Your task:
Return, word for word, the part of the Quiet Dog Daycare staff interview that runs from "I expected to" to "me every day.".

Category Archives: Quiet Dog Daycare Workshop

Jade with Gabe

Meet the Staff: Quiet Dog Daycare Jade

How long have you worked here?

I’ll have worked here a year in January. I work as the office manager and I also take in dogs at drop off in the morning. I also am part of the Quiet Dog Daycare team & Last Hope volunteer.

Why did you choose to work here?

Getting a job here was actually a happy accident. I had been working as a kennel attendant at another facility and noticed that there was very little structure when it came to behaviors, training, leash handling, etc. My dogs went to daycare here already and one of them did training a few years back so I reached out to Laurie in hopes to learn some more training skills and she offered me a job!

Jade with Sasha

Jade with Sasha

What did you expect it to be like?

I expected to gain a ton of knowledge about dog behavior and interaction and I have done just that! I’m much more confident handling dogs of all temperaments, even my own!

What has surprised you the most?

I was surprised with how much I thought I knew and how much I really didn’t. I didn’t think socialization was as vital as it really is. But I’m pretty sure I learn something new that surprises me every day.

Available data:
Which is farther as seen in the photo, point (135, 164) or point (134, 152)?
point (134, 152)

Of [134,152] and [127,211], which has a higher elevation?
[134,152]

Result for this task:
I expected to gain a ton of knowledge about dog behavior and interaction and I have done just that! I’m much more confident handling dogs of all temperaments, even my own!

What has surprised you the most?

I was surprised with how much I thought I knew and how much I really didn’t. I didn’t think socialization was as vital as it really is. But I’m pretty sure I learn something new that surprises me every day.